Per gruppo si intende un insieme di persone che condividono un senso di appartenenza l’uno con l’altro, nonché regole implicite o esplicite di comportamento adottate comunemente da parte dei membri.

I primi tentativi di introdurre, nelle scuole, il lavoro di gruppo e la cooperazione tra alunni come assunti base di determinate metodologie si deve ai positivisti, che verso la fine dell’Ottocento rivoluzionarono il modo di vedere la classe – dove, prima di allora, il docente era l’unico protagonista della lezione e il discente un puro ricevitore di informazioni e nozioni.

Nacquero allora le cosiddette “scuole attive”, di Dewey, che vedevano il lavoro di gruppo come l’unico mezzo per realizzare progetti insieme ai compagni, rispettando i diritti degli altri e allo stesso tempo compiendo delle scelte personali in accordo con quelle del gruppo.

In Italia, tutto ciò viene sancito solo nel 1977, con la legge n 517 del 4 agosto, che riconosce l’importanza del lavoro di gruppo in classe per raggiungere obiettivi di tipo cognitivo e interpersonale, ovvero:

  • produrre pensieri di ordine più elevato
  • formulare ipotesi
  • migliorare il decision-making,
  • sviluppare la padronanza linguistica
  • aumentare la socialità.

Mentalità e cultura di gruppo

Il valore del gruppo non viene percepito dai membri che lo compongono come una mera somma delle parti: un gruppo viene infatti visto come un “organismo a sé stante”, che ha più valore di quello che si potrebbe definire un semplice aggregato.

È Wilfred Bion, nel suo libro “Esperienze nei gruppi”, a evidenziare come ci sia una netta differenza tra il primo e il secondo: l’aggregato è un insieme di individui oggettivamente e direttamente osservabile, mentre il gruppo è il prodotto di un’attività mentale dove si sperimenta un’apparente contraddizione, tra il confronto con gli altri e la perdita di individualità – causa di grande frustrazione per i componenti.

Se questo conflitto si risolve in maniera positiva, esso dà vita a una “mentalità di gruppo”, dove i membri, in seguito a una regressione inconscia, rinunciano a qualcosa di sé stessi a favore di qualcosa di più grande, ovvero la creazione di una cultura condivisa.

Quest’ultima nasce dall’incontro tra la natura consensuale degli individui (che, razionalmente, si sacrificano per un bene comune) e quella collusiva (che, inconsciamente, non vogliono perdere la propria individualità): tra alti e bassi, si crea una sorta di struttura organizzativa vivente del gruppo che, secondo Bion, è un tentativo di mediazione automatico e non cosciente tra il gruppo considerato come realtà autonoma e il singolo.

Schismogenesi

Ma le dimensioni emotivo-affettive che confliggono tra loro nel binomio singolo-collettività, possono anche dar vita a quello che Gregory Bateson chiama “schismogenesi” (da scisma e genesi: creazione di divisioni).L’antropologo usò questo termine, negli anni Trenta, per indicare l’origine di conflitti tra culture, ma anche all’interno di gruppi appartenenti alla stessa.

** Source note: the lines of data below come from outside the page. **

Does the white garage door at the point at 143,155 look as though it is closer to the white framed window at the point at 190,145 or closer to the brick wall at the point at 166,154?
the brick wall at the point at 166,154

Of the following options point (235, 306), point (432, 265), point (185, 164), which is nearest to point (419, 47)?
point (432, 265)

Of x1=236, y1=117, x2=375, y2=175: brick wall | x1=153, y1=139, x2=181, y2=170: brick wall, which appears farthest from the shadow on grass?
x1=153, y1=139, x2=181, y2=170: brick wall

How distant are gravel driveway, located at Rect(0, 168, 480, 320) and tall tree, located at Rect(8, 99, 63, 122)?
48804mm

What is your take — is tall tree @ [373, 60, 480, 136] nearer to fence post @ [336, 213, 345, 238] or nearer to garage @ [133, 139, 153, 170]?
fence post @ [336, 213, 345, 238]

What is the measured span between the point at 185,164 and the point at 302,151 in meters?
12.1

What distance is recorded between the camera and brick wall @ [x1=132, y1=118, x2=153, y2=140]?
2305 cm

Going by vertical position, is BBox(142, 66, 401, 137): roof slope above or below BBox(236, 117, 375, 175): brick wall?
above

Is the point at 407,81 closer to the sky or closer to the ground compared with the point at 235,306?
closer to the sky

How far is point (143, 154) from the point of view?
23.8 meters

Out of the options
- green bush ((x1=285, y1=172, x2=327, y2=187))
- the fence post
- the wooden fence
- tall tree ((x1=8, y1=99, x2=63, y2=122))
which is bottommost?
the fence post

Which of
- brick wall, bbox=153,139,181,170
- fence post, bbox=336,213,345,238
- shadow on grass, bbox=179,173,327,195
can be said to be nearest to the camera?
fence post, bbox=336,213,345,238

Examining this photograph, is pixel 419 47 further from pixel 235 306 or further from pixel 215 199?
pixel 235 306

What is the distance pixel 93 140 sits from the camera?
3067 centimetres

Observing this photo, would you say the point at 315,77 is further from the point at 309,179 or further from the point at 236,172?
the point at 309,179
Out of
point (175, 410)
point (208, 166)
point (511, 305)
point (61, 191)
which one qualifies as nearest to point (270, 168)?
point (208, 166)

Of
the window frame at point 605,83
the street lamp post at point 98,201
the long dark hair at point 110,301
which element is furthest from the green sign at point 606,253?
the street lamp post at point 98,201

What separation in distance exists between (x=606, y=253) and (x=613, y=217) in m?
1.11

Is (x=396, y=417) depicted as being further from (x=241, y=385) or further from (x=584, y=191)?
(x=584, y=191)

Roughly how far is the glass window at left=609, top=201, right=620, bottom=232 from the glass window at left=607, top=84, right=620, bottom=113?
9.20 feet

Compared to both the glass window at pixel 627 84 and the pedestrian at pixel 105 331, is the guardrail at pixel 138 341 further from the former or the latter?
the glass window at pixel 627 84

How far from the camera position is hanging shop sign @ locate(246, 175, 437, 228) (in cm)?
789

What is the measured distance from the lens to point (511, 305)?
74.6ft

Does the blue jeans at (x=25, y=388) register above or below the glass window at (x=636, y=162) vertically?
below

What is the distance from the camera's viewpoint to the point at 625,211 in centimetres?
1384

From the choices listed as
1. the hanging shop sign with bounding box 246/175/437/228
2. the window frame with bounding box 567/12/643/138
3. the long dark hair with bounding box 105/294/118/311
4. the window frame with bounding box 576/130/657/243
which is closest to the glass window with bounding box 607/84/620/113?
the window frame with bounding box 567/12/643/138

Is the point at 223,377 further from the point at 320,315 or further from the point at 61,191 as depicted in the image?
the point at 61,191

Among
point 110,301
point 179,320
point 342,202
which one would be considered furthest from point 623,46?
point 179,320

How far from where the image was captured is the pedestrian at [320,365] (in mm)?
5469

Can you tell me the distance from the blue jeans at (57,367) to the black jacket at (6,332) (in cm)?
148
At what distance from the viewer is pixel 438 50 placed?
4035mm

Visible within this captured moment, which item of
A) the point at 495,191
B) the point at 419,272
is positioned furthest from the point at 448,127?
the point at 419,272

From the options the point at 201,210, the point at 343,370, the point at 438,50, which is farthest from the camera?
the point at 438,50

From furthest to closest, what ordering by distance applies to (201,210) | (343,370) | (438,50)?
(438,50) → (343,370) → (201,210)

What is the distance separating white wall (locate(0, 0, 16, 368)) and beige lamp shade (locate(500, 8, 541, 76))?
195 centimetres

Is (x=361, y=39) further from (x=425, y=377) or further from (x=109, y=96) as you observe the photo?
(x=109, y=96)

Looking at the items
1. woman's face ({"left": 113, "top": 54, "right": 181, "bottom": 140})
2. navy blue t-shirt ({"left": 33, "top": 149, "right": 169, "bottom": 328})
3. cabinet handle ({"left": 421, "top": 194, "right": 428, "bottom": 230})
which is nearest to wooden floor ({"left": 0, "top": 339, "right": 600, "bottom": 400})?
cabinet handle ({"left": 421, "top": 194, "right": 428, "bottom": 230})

Può accadere, ad esempio, che l’organizzazione del gruppo si trasformi nella struttura “autorità-sottomissione” (come accade nei regimi dittatoriali), ma anche che due gruppi o due leader cerchino di prevalere l’uno sull’altro. Le stesse dinamiche possono accadere in un contesto di formazione scolastica: è compito del docente, dunque, far sì che l’interazione tra pari sia sempre accompagnata da integrazione, per evitare conflitti controproducenti.

Accompagnato dall’osservazione diretta e da indici sociometrici disposti in precedenza (utili per monitorare l’andamento sociale dei gruppi in classe), l’insegnante potrà (e dovrà, nel caso in cui fosse necessario), predisporre interventi volti a sostenere pratiche di gruppo per coinvolgere e proteggere gli alunni più deboli socialmente. Si tratta dunque di instillare nei vari componenti dei gruppi una visione assistenzialista delle micro-società che si sono creati, e il principio democratico del voto dal basso anziché delle decisioni prese dal leader: ciò ridurrà il potere decisionale di quest’ultimo, per ridistribuirlo tra i suoi pari.